昼食に焼きそばを作る。キャベツがちょっと堅かった。
 
雨の中、珈琲工房ひぐち北一色店。店内はお客さんがいっぱいで、いつもの席に座れなかった。
 レヴィ=ストロース『遠近の回想』を読み始める。ディディエ・エリボンがインタビュアーとなって、レヴィ=ストロースの生涯について本人に訊く、自伝のようなもの。レヴィ=ストロースはわたしには慕わしい人だ。謙虚で礼儀正しく、不思議なくらい、自己評価が低い。わたしはつい吉本さんを思い出す。
 まあ、それはよいが、誰かが書いていたけれど、レヴィ=ストロースはエリート的秀才ではなかった。ずっと、周りの飛び抜けた秀才たちに、ひとつ劣った自己認識をもっていたのがわかる。わたしはレヴィ=ストロースの本というと、西洋の知識人のそれで最高度に頭を使うというか、むずかしく感じられるので、これまた不思議であるが、いや、でも、不思議でもないのかも知れないが。飛び抜けた秀才たちの、あいまいなジャーゴンに満ちた難解な本は、知的装飾を取り払ってしまえば、なーんだってのが少なくないわけで。わたしには、レヴィ=ストロースの本は、そういうものではない。ってまあ、特に優秀でもないわたしがいっても、あまり説得力がないけれどね。

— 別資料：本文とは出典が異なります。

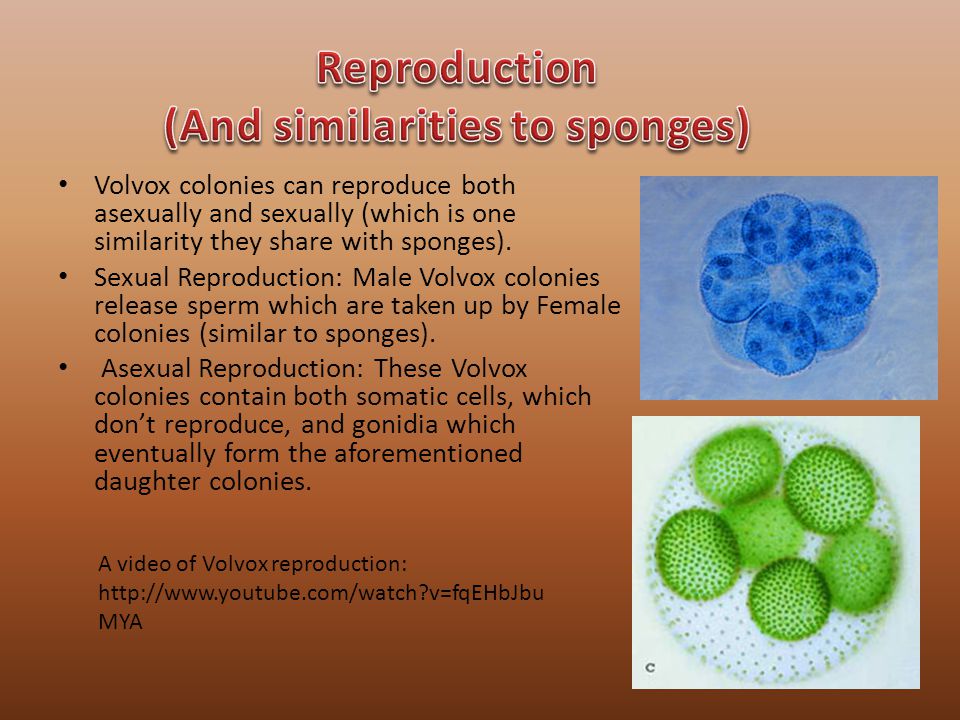 Reproduction
(And similarities to sponges)

• Volvox colonies can reproduce both asexually and sexually (which is one similarity they share with sponges).
• Sexual Reproduction: Male Volvox colonies release sperm which are taken up by Female colonies (similar to sponges).
• Asexual Reproduction: These Volvox colonies contain both somatic cells, which don't reproduce, and gonidia which eventually form the aforementioned daughter colonies.

A video of Volvox reproduction: http://www.youtube.com/watch?v=fqEHbJbuMYA

c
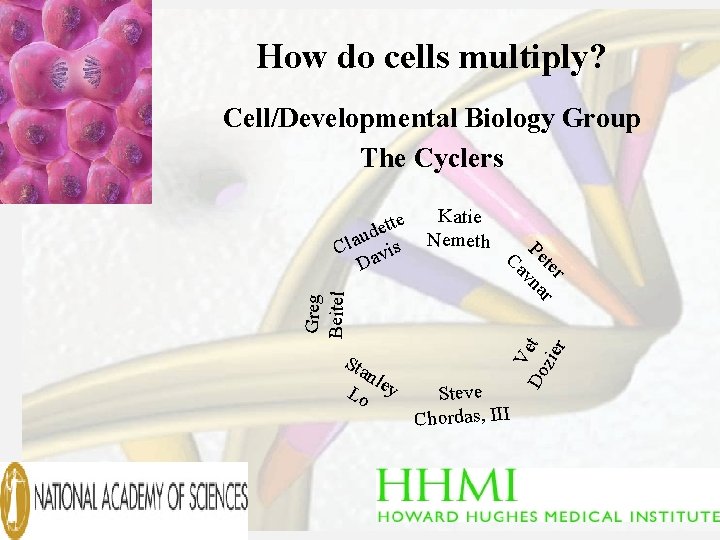 How do cells multiply?

Cell/Developmental Biology Group

The Cyclers

Katie Nemeth

Peter Cavnar

Vet Dozier

Steve Chordas, III

Stanley Lo

Greg Beitel

Claudette Davis

NATIONAL ACADEMY OF SCIENCES

HHMI
HOWARD HUGHES MEDICAL INSTITUTE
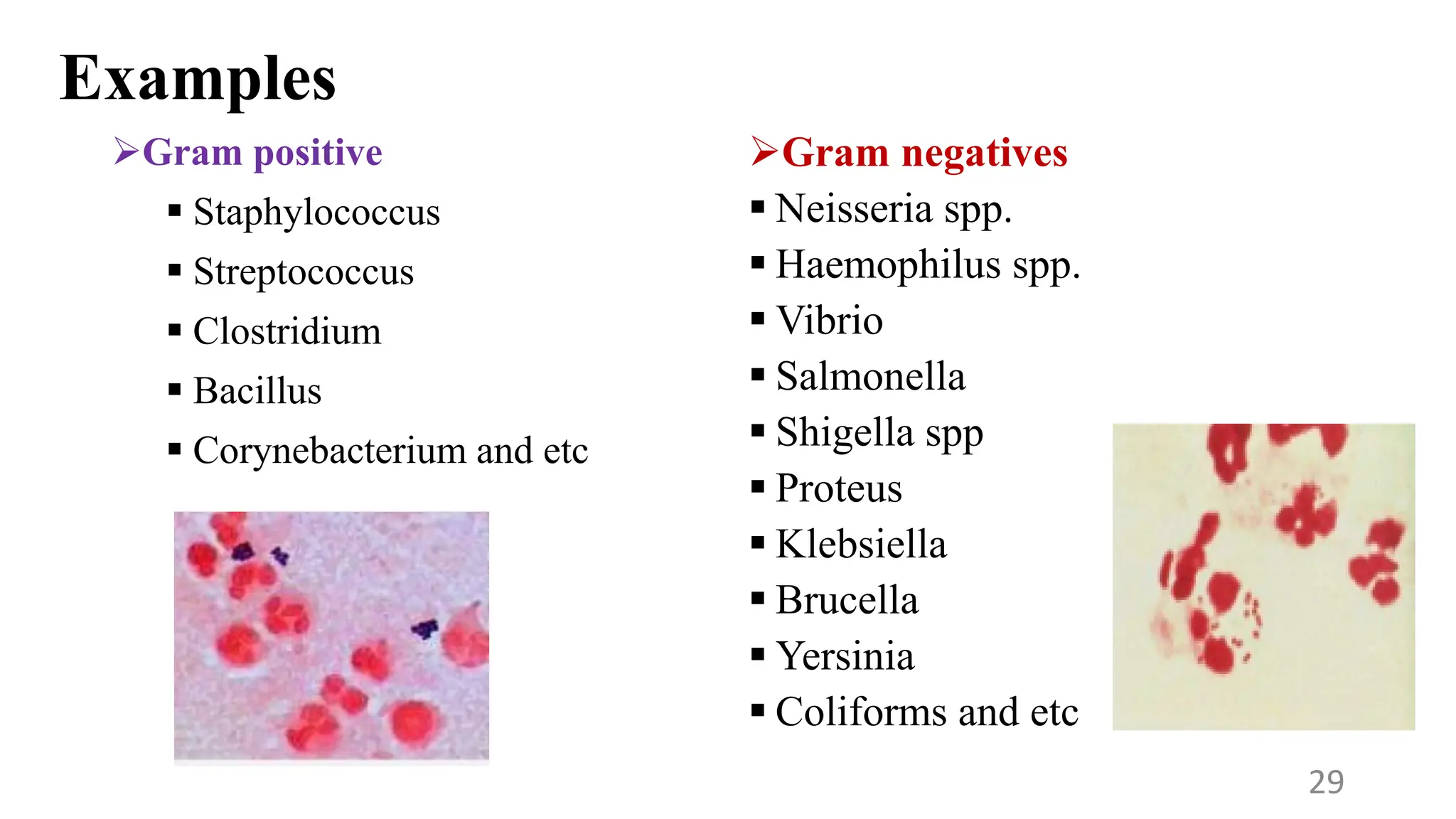 Examples

➢Gram positive

▪ Staphylococcus
▪ Streptococcus
▪ Clostridium
▪ Bacillus
▪ Corynebacterium and etc

➢Gram negatives

▪ Neisseria spp.
▪ Haemophilus spp.
▪ Vibrio
▪ Salmonella
▪ Shigella spp
▪ Proteus
▪ Klebsiella
▪ Brucella
▪ Yersinia
▪ Coliforms and etc

29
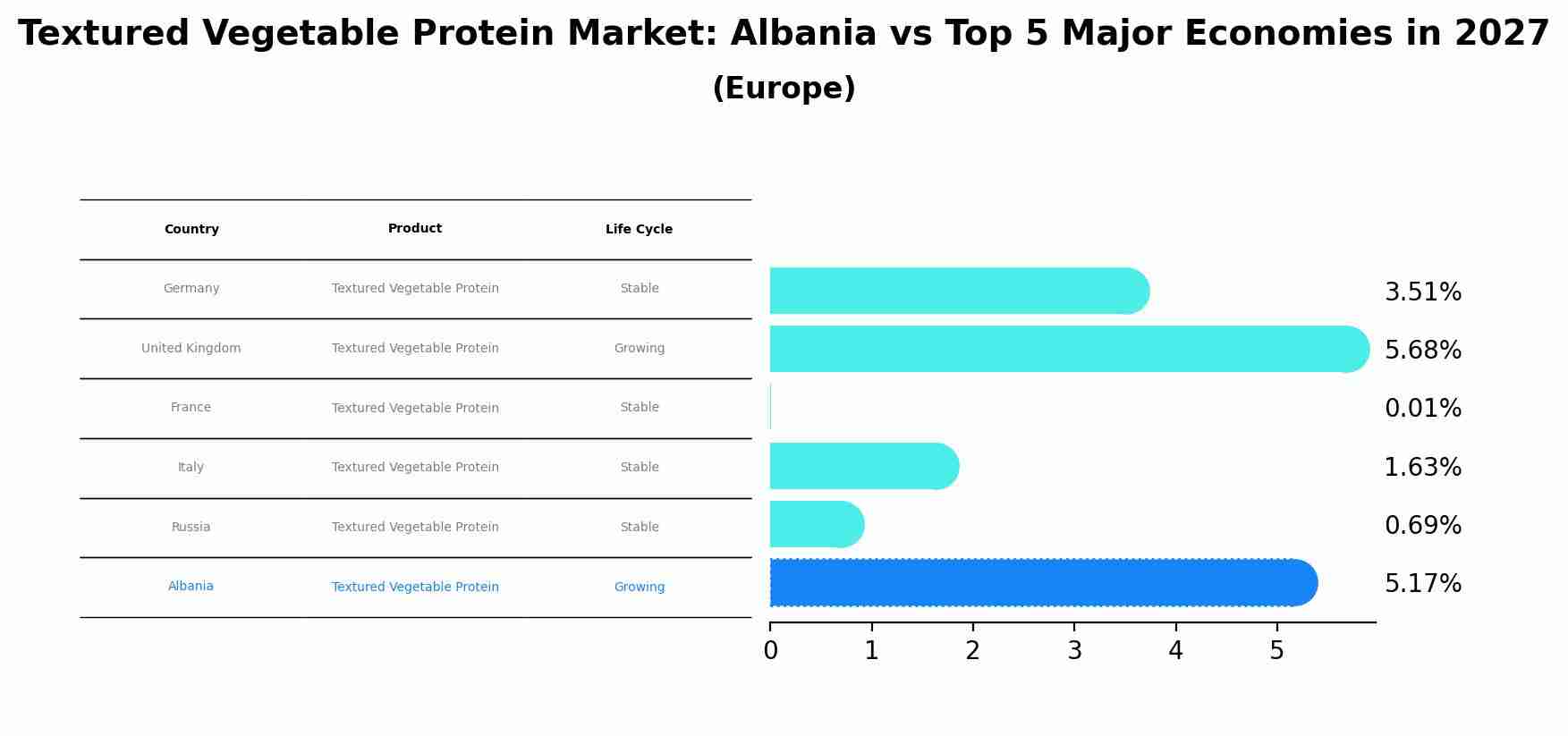 Textured Vegetable Protein Market: Albania vs Top 5 Major Economies in 2027
(Europe)

| Country | Product | Life Cycle |
|---|---|---|
| Germany | Textured Vegetable Protein | Stable |
| United Kingdom | Textured Vegetable Protein | Growing |
| France | Textured Vegetable Protein | Stable |
| Italy | Textured Vegetable Protein | Stable |
| Russia | Textured Vegetable Protein | Stable |
| Albania | Textured Vegetable Protein | Growing |

3.51%
5.68%
0.01%
1.63%
0.69%
5.17%

0 1 2 3 4 5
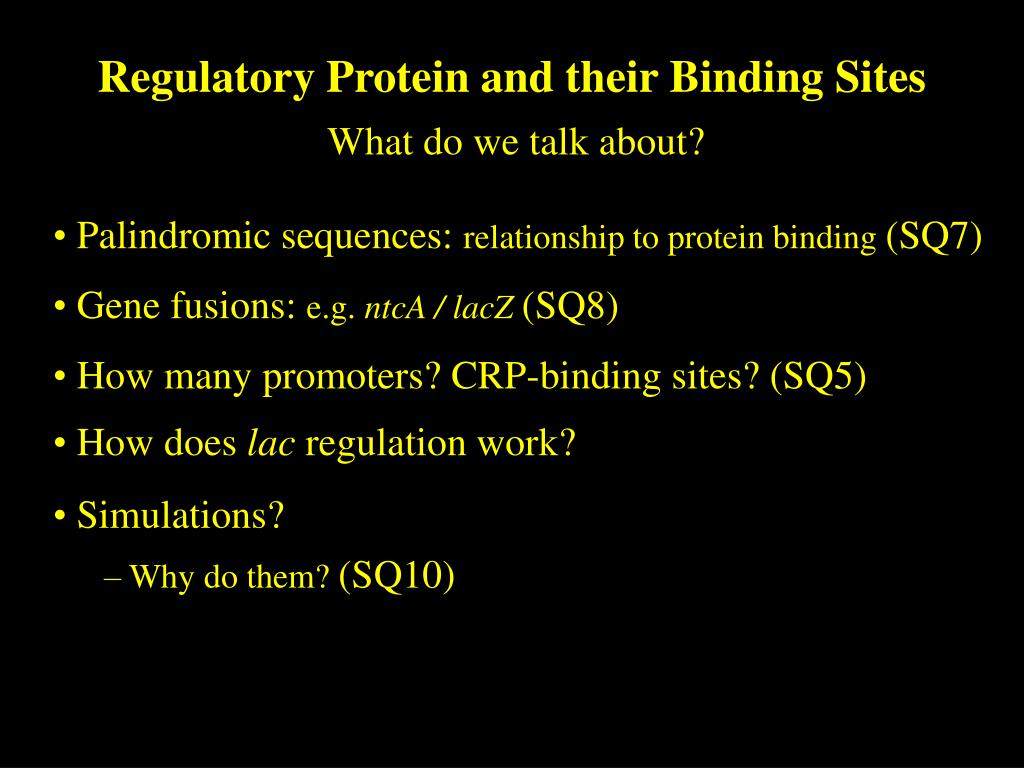 Regulatory Protein and their Binding Sites
What do we talk about?

• Palindromic sequences: relationship to protein binding (SQ7)

• Gene fusions: e.g. ntcA / lacZ (SQ8)

• How many promoters? CRP-binding sites? (SQ5)

• How does lac regulation work?

• Simulations?
– Why do them? (SQ10)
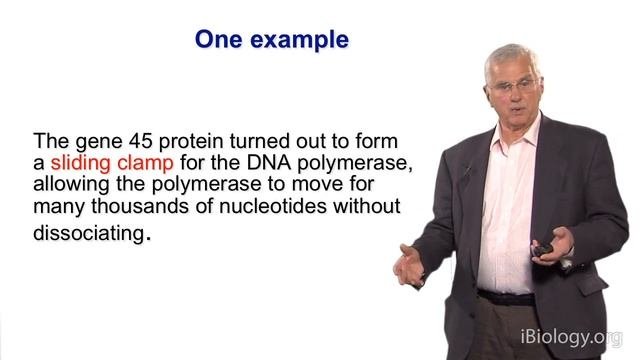 One example

The gene 45 protein turned out to form a sliding clamp for the DNA polymerase, allowing the polymerase to move for many thousands of nucleotides without dissociating.

iBiology.org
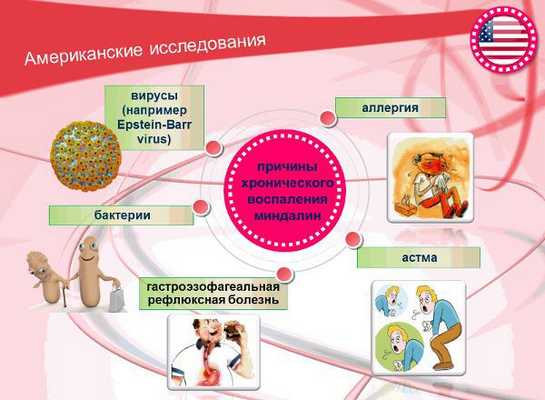 Американские исследования

вирусы (например Epstein-Barr virus)

аллергия

причины хронического воспаления миндалин

бактерии

астма

гастроэзофагеальная рефлюксная болезнь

 レヴィ=ストロースが我々に教えてくれるのは、古代人、あるいは未開人でもいいが、彼らの知的能力は、現代の我々のそれと比較して、何ら劣るものでない、我々とまったく同等の能力をもっている、ということだ。そして、世界に対する彼らの態度は、我々のそれと比較して、むしろ「自然」であり、より健全であるのかも知れないということである。すぐにわかるとおり、これは一種のルソー主義といってよく、決してめずらしい思想ではないが、ただルソーその他の直感を、膨大な民族学的資料と独自の思索によって、知的に証明したものともいえよう。それはレヴィ=ストロースが、この現代社会のアカデミズムの中で生きながら、よい意味で一種の「素朴な未開人」であり得たことと関係しているのである。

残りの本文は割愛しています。